Making AI non-biased as much as possible is a very complex task; anything less than that may lead to ethical failures and harm.
Black box decision making has the following features:
Its outcomes can’t be explained by a step-by-step algorithm
It makes model developers and users unaccountable for the outcomes
The source of error can’t be reliably pinpointed
Re-training the model often becomes harder than training it in the first place
It reinforces its conclusions based on the feedback it’s been given; incomplete or biased feedback leads to the indoctrination of the model (MK: I’ve just come up with this term, do you like it?).
Thus, many regulators are not willing to approve such models without questioning. This poses an interesting ethical dilemma of “explainability” vs “understanding”: is it enough to explain to others how the model works, or do Boards need to actually understand how it works? (the latter is much harder)
Ideally, Boards should be aware of the use of both internally developed and off-the-shelf AI solutions / applications and have broad understanding of the implications of said solutions. [MK: I would suggest at least putting them into the risk register and reviewing their applications quarterly.]
Large companies already include AI risks (brand reputation, competitive harm, loss of revenue or legal liability) in their SEC filings. [MK: ethical concerns are a face-saving way of refusing to sell an AI technology if this may lead to reputational damage.]
The book proposes that Boards should also be capable of supervising the creation and monitoring of a data governance framework of a firm. How to do this in practice and how much information would the otherwise busy Directors be able to absorb and process is a rhetorical question.
4.2. Supervising AI Cybersecurity
Hacking and ransomware attacks are the risks that must be present in the risk register and reviewed periodically. While it’s tempting to beef up IT security and call it a day – there’s a social engineering component, too, and addressing it requires company-wide training and refresher courses.
Outsourced operations introduce one extra layer of complexity as ensuring data security becomes way more challenging. Security awareness training is helpful but not a replacement for vigilance.
AI systems relying on other systems can be manipulated, either by amplifying the scale of an error, or by re-training themselves based on the biased input data fed by a hacker. Say, in image recognition there are manipulated images that humans will still interpret correctly, but AI systems will misclassify.
The book suggests Boards to be aware of such attacks and have a mitigation and response plan. [MK: to me it’s an incredibly naïve suggestion; my approach is addressing these concerns via a risk register and having professionals look into the issue. Yes, cybersecurity is the most important risk at the moment, but it doesn’t mean that the Boards must turn security experts this very instant.]
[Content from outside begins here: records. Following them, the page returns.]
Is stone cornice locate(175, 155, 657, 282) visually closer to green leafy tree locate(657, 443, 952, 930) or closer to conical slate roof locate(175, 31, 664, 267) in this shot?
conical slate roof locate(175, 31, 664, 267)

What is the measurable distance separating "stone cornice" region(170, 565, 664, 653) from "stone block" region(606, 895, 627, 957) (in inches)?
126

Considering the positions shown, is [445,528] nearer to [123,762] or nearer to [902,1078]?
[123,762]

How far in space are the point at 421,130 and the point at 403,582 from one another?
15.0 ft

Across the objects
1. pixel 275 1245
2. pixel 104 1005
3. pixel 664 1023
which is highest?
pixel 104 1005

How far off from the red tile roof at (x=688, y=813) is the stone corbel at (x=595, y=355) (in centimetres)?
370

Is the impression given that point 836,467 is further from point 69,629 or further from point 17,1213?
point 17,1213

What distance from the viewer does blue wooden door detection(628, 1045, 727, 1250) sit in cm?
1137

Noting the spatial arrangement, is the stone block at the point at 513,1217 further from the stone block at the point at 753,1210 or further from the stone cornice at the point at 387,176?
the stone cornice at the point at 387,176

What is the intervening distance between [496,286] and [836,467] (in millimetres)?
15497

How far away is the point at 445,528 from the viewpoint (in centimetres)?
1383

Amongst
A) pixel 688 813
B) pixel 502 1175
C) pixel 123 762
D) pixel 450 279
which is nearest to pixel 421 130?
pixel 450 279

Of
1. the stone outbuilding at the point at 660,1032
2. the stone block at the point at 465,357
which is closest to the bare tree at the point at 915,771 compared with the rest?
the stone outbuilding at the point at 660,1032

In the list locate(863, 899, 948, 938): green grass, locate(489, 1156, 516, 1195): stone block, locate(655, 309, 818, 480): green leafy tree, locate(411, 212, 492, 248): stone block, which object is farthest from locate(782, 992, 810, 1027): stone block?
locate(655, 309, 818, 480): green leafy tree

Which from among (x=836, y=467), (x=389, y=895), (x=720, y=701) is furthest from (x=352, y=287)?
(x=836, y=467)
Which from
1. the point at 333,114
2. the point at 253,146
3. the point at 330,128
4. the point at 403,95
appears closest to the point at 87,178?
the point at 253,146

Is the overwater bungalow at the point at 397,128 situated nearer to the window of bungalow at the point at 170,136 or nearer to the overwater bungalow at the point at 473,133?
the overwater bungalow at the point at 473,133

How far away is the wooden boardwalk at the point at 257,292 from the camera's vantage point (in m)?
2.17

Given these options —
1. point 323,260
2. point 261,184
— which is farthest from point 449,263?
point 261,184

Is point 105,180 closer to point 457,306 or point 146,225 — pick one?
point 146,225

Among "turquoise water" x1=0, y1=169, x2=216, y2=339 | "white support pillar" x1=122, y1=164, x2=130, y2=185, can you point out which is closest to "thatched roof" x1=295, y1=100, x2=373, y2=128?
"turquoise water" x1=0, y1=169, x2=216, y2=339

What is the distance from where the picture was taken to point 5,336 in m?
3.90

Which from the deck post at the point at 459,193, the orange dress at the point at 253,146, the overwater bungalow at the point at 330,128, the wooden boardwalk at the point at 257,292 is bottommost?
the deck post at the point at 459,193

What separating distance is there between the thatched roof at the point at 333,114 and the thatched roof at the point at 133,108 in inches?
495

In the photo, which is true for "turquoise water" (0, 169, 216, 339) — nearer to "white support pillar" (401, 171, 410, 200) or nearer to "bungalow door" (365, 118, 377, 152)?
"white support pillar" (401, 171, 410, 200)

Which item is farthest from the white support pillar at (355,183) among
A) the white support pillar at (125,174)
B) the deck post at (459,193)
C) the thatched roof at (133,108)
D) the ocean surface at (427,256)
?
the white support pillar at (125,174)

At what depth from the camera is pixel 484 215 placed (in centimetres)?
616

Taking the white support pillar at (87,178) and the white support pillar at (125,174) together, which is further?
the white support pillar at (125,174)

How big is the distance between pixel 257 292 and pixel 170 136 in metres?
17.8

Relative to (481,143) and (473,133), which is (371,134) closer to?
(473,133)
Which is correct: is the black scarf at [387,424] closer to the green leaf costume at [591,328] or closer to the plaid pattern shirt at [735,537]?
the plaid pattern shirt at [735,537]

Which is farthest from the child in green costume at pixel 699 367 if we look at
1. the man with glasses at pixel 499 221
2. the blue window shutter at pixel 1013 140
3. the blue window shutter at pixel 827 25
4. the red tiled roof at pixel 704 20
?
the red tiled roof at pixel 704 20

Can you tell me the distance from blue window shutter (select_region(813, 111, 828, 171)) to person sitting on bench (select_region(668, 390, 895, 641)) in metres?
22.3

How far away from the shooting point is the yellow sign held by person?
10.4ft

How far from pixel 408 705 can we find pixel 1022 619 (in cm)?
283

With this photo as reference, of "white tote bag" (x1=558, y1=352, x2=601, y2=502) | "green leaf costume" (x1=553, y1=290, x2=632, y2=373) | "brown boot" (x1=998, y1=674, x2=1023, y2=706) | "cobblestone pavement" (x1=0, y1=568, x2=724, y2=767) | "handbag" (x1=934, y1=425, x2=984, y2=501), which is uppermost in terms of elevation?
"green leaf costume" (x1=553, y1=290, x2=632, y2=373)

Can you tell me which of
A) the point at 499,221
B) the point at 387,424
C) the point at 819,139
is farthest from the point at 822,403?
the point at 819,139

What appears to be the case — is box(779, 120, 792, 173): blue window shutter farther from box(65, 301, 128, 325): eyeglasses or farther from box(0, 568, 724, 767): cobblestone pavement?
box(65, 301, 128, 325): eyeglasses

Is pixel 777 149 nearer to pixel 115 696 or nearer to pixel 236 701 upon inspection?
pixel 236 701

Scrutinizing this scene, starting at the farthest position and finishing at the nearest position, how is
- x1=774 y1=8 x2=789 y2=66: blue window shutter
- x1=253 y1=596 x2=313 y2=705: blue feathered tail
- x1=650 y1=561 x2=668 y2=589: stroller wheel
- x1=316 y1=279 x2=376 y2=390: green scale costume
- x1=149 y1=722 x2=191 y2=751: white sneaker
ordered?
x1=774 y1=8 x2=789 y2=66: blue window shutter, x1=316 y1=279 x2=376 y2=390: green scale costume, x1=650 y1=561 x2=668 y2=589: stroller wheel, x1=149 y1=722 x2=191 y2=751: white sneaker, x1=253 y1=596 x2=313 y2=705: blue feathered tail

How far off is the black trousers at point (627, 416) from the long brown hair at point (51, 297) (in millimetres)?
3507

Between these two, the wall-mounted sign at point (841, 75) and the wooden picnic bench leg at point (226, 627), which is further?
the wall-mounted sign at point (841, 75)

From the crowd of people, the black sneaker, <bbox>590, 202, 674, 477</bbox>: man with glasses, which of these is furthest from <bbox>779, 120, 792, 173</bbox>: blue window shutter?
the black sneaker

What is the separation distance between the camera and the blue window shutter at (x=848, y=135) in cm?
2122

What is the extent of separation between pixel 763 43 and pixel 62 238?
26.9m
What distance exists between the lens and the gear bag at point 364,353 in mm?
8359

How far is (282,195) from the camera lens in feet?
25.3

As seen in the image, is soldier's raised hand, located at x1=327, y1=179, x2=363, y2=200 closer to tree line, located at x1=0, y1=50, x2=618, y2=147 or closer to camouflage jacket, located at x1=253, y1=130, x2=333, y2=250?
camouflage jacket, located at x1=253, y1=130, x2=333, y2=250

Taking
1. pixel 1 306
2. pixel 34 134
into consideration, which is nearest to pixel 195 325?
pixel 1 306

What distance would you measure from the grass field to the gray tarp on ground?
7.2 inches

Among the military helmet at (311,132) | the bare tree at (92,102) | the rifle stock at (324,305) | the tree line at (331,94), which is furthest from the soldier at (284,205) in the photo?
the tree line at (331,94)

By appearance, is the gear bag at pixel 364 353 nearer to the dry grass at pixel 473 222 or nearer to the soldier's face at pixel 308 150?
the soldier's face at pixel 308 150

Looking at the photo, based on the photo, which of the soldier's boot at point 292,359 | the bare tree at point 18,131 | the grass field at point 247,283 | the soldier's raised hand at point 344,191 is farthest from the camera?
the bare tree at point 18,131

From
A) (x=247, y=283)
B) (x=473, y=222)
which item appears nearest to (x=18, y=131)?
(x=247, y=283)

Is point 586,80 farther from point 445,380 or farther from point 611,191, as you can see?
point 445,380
Where the book is right (and it’s a very good suggestion) is having a war plan for instances where the breach has already occurred. There must be clear responsibilities of everyone involved; the PR machine has to be well-oiled and prepared, and the managers of the firm need to know how to run their operations in a temporarily degraded state.
4.3. Supervising Business Ecosystem Participation and Leadership
Business ecosystems don’t work well with hierarchical structures, hence it’s important to move decision making to lower levels of the firms involved as well as ramping up information exchange and collaboration. “Community-driven organizations” are a dream of most modern Boards.
Talent acquisition and retention is one thing; ethical and legal data acquisition is another. As data flows between different ecosystem participants, it becomes essential to ensure all of them play by the same rules (think of ESG).
Choosing an AI vendor needs to be assessed from the power balance standpoint, too, because choosing the wrong supplier can mean the difference between long-term performance or failure.
Implementation of AI and the possible externalities it may cause forces Boards to pay additional attention to non-shareholder stakeholders; also, the strategy planning process can be turned upside down by AI, so the old “plan and execute” controlling approach won’t work.